面白いことを考えたなあ、と関心しながら「たとえば、なわとび頑張ったときとか?鉄棒できたときとか?」と聞いてみた。
「ちがうよ!これは、お父さんとお母さんの!」
ん?どういうこと?
「お父さんとお母さんが、何かできたらここにシール貼っていいよ!」
え、わたし?
待って、待って。お母さん、そんなに毎日挑戦的に生きてないんだけど?息子が思うよりもずっと、お母さんは惰性で生きているし、そんなに日々何かを達成し続けている人生じゃないんだけど。今日も仕事終わんなかったなー、まいっかー!ふひー!がデフォなんだけど??
わたしが考え込んでいると、隣で夫が元気よく言った。
「はい!お父さん、今日、お洗濯できたー!」
は?できた?ただの家事やんけ。
そう思ったけれど、息子は笑顔で夫にシールを渡している。
5歳児にがんばったねーと褒められながら、夫は「できたひょう」にシールを貼る。
「お母さんは何かできた?何でもいいよ!」
ほんとに…なんでも…いいんですか…。
じゃあ、お料理と、洗い物…と、小さな声で答えたら、息子は「よくがんばったね!」と言いながらシールを2枚くれた。
何これ。
めっちゃ、うれしい。
なんかわかんないんだけど、めっちゃうれしい。シール貼るのすげー楽しい。
家事って、ただ毎日やらなきゃいけない「タスク」だと思っていた。
だけど、息子がそれを「チャレンジ」に変えてくれた。
やった、じゃなくて、できた。
当たり前のことをちゃんとやった、それってもしかして今日も「できた」ってカウントしていいのかも知れない。いいのか!?いいのか!?
ちゃんとごほうびがもらえるようなことやってるんだ、わたし!!
・
それから毎日、息子は「お母さん、今日はお料理できたねー」「お父さん、お風呂掃除できたねー」とわたしたちの「できたこと」をちゃんと見つけてくれて、彼のお気に入りのシールを分けてくれる。

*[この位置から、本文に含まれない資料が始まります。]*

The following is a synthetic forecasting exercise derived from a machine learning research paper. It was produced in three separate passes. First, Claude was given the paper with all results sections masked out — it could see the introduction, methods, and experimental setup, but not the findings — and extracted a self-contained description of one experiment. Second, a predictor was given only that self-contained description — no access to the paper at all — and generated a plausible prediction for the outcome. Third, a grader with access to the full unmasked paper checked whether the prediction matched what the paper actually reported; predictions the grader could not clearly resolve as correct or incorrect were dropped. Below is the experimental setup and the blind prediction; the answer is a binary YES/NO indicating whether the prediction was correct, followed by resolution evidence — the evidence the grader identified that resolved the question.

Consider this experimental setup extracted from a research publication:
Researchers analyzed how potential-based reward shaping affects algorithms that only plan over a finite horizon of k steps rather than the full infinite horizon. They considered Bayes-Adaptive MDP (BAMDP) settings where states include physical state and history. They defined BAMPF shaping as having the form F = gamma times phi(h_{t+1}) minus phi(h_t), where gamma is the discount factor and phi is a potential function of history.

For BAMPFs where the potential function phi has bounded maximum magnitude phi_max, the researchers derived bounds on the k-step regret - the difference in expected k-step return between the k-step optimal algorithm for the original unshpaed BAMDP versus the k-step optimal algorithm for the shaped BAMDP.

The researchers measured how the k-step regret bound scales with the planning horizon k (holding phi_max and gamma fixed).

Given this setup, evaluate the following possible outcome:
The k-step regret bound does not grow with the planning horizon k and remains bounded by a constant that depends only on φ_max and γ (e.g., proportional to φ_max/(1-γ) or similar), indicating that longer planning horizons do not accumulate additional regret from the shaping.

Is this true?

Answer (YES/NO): NO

単純すぎるけれど、家事をしながら、息子がごほうびシールをくれることを期待する。そのときの息子の言葉や笑顔を想像して、わくわくする。
今日も褒めてくれるかなと思いながらする家事は、すこしだけ気持ちがラクだ。
やるのは当たり前なんだけど。できるのは当たり前なんだけど。
それを見つけてくれるひとがいる。褒めてくれるひとがいる。
こんなことで、うれしくなれるもんなんだね。
息子がまたひとつ、家族の暮らしを楽しくしてくれた。あいつ、マジ最高。